Build a SOM for quality analysis of time series samples

These function use self-organized maps to perform quality analysis in satellite image time series.

Usage

sits_som_map(
  data,
  grid_xdim = 10L,
  grid_ydim = 10L,
  alpha = 1,
  rlen = 100L,
  distance = "dtw",
  som_radius = 2L,
  mode = "online"
)

Arguments

data: A tibble with samples to be clustered.
grid_xdim: X dimension of the SOM grid (default = 25).
grid_ydim: Y dimension of the SOM grid.
alpha: Starting learning rate (decreases according to number of iterations).
rlen: Number of iterations to produce the SOM.
distance: The type of similarity measure (distance). The following similarity measurements are supported: "euclidean" and "dtw". The default similarity measure is "dtw".
som_radius: Radius of SOM neighborhood.
mode: Type of learning algorithm. The following learning algorithm are available: "online", "batch", and "pbatch". The default learning algorithm is "online".

Value

sits_som_map() produces a list with three members: (1) the samples tibble, with one additional column indicating to which neuron each sample has been mapped; (2) the Kohonen map, used for plotting and cluster quality measures; (3) a tibble with the labelled neurons, where each class of each neuron is associated to two values: (a) the prior probability that this class belongs to a cluster based on the frequency of samples of this class allocated to the neuron; (b) the posterior probability that this class belongs to a cluster, using data for the neighbours on the SOM map.

Note

sits_som_map creates a SOM map, where high-dimensional data is mapped into a two dimensional map, keeping the topological relations between data patterns. Each sample is assigned to a neuron, and neurons are placed in the grid based on similarity.

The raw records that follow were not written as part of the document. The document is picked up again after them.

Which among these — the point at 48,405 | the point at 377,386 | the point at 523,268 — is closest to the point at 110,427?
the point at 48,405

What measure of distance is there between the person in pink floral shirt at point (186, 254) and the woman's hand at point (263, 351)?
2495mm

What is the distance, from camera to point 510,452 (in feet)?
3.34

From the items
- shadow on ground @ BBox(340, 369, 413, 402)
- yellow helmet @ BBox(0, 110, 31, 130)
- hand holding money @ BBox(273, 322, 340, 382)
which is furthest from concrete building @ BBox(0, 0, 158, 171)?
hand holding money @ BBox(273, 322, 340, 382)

sits_som_evaluate_cluster analyses the neurons of the SOM map, and builds clusters based on them. Each cluster is a neuron or a set of neuron categorized with same label. It produces a tibble with the percentage of mixture of classes in each cluster.

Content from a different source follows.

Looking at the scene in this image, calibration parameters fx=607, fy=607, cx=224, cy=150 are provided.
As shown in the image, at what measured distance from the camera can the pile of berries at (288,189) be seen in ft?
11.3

sits_som_clean_samples evaluates sample quality based on the results of the SOM map. The algorithm identifies noisy samples, using `prior_threshold` for the prior probability and `posterior_threshold` for the posterior probability. Each sample receives an evaluation tag, according to the following rule: (a) If the prior probability is < `prior_threshold`, the sample is tagged as "remove"; (b) If the prior probability is >= `prior_threshold` and the posterior probability is >=`posterior_threshold`, the sample is tagged as "clean"; (c) If the prior probability is >= `posterior_threshold` and the posterior probability is < `posterior_threshold`, the sample is tagged as "analyze" for further inspection.

The user can define which tagged samples will be returned using the "keep" parameter, with the following options: "clean", "analyze", "remove".

To learn more about the learning algorithms, check the kohonen::supersom function.

The sits package implements the "dtw" (Dynamic Time Warping) similarity measure. The "euclidean" similarity measurement come from the kohonen::supersom (dist.fcts) function.

References

Lorena Santos, Karine Ferreira, Gilberto Camara, Michelle Picoli, Rolf Simoes, “Quality control and class noise reduction of satellite image time series”. ISPRS Journal of Photogrammetry and Remote Sensing, vol. 177, pp 75-88, 2021. doi:10.1016/j.isprsjprs.2021.04.014 .

Author

Lorena Alves, lorena.santos@inpe.br

Karine Ferreira. karine.ferreira@inpe.br

Gilberto Camara, gilberto.camara@inpe.br

Examples

if (sits_run_examples()) {
    # create a som map
    som_map <- sits_som_map(samples_modis_ndvi)
    # plot the som map
    plot(som_map)
    # evaluate the som map and create clusters
    clusters_som <- sits_som_evaluate_cluster(som_map)
    # plot the cluster evaluation
    plot(clusters_som)
    # clean the samples
    new_samples <- sits_som_clean_samples(som_map)
}